Current epoch is 164537.

Calling /eth/v1/validator/duties/proposer/ REST API for recent epochs replies in reasonable time:

http http://10.147.18.96:5052/eth/v1/validator/duties/proposer/164536 0.23s user 0.05s system 34% cpu 0.814 total
http http://10.147.18.96:5052/eth/v1/validator/duties/proposer/164535 0.23s user 0.05s system 16% cpu 1.646 total

However, calling it for some older epochs (older than 4 or 5, I guess from my tests) is incredibly slow:

http http://10.147.18.96:5052/eth/v1/validator/duties/proposer/164533 0.22s user 0.05s system 0% cpu 3:03.33 total
http http://10.147.18.96:5052/eth/v1/validator/duties/proposer/164532 0.22s user 0.05s system 0% cpu 2:08.00 total

@michaelsproul
Copy link
Member

What do you have the --slots-per-restore-point value set to? Any query that requires loading historic state is going to be slow with the default of 8192. More info here: https://lighthouse-book.sigmaprime.io/advanced_database.html

The best way to make these queries faster is to set --slots-per-restore-point=32 but that currently uses heaps of space (4TB+). We have an experimental branch that reduces the size of a SPRP=32 node to ~250GB which we've started using for our own internal analytics, see: #3206, #3626. It makes extensive changes to the database schema so we want to make sure we get it right before releasing it (we also need to re-write the schema migration for it, as that's broken currently). I've been working on this for more than a year, but hoping to finally get it across the line soon. If you'd like to run the tree-states branch let me know and I can help you build it. The gist of it is that you need to clone this repo alongside Lighthouse.

@wmitsuda
Copy link
Author

wmitsuda commented Dec 8, 2022

Hi, I'm using all default settings.

Thanks for the info. Just giving more context: my use case is getting and displaying the elected validators for a certain epoch. For regular slots, that's a no-brainer, this info is returned by querying the block.

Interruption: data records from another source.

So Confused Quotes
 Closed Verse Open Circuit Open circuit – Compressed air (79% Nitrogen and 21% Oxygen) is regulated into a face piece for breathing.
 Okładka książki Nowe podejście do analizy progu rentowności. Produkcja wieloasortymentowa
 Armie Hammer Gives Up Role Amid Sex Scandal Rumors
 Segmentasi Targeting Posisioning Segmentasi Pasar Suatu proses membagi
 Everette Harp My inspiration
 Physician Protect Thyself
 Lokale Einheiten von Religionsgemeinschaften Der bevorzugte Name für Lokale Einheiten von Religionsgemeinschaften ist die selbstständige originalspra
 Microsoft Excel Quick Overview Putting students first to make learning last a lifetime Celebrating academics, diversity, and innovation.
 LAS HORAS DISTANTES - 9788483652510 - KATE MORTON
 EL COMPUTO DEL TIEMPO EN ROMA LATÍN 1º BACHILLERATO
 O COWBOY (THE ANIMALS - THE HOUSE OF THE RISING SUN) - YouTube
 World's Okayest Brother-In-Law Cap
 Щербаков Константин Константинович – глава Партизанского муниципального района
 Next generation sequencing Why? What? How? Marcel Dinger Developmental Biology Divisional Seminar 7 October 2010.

However that is not available for (a) missed slots (b) scheduled slots for current epoch. Those two use cases are covered by calling the /validators/duties/proposer API. (b) is fast since the data is hot, (a) is slow because of what you explained.

Is there any other API where I could get this info in a faster way? As a workaround measure for now.

@michaelsproul
Copy link
Member

Is there any other API where I could get this info in a faster way? As a workaround measure for now.

There's no other Lighthouse or standard API. You could use beaconcha.in's API, but I'm not sure if that would meet your criteria (as it's an external dependency).

@wmitsuda
Copy link
Author

wmitsuda commented Dec 8, 2022

I'm doing something like beaconcha.in does, so yeah, I'm hoping to get everything from the CL node, not from another external provider.

But that's fine for now, I can put this info on the docs (around ~2-3 min on standard LH), and it is lazily loaded on the page. If users want it faster, they can trade-off disk space or keep an eye on the future improvements.

@djbakerman
Copy link

I might be having a similar issue. I'm running 3 validators and noticed an anomaly around EPOCH 170,801.

2 of the 3 validators (presumably) querying eth1/attester/170801 returned in microseconds.
attester/170801, status: 200 OK, elapsed: 93.987µs, module: http_api:164

the other validator, missed attestation incorrect block head, in the milliseconds:
/attester/170801, status: 200 OK, elapsed: 10.931236ms, module: http_api:164

the head of the working validator:
(epoch: 170801, delay_ms: 36, index: 17, head: 0xb39e80fa54124195ae110fbc34015f48388a81ba2805d7e62869c3129c278725, service: val_mon, module: beacon_chain::validator_monitor:772)

but the longer time validator, the validator that missed, had a different head:
epoch: 170801, delay_ms: 116, index: 36, head: 0x5bee4c0ed8be85262f22df1bd58c1e2deb650fc3342474156eb05b9a88b6165b, service: val_mon, module: beacon_chain::validator_monitor:887

@michaelsproul
Copy link
Member

hey @djbakerman I think there's something else going on with your node. Delays on the order of 10ms close to the head have a different cause to the multi-second delays that @wmitsuda was getting for historic queries.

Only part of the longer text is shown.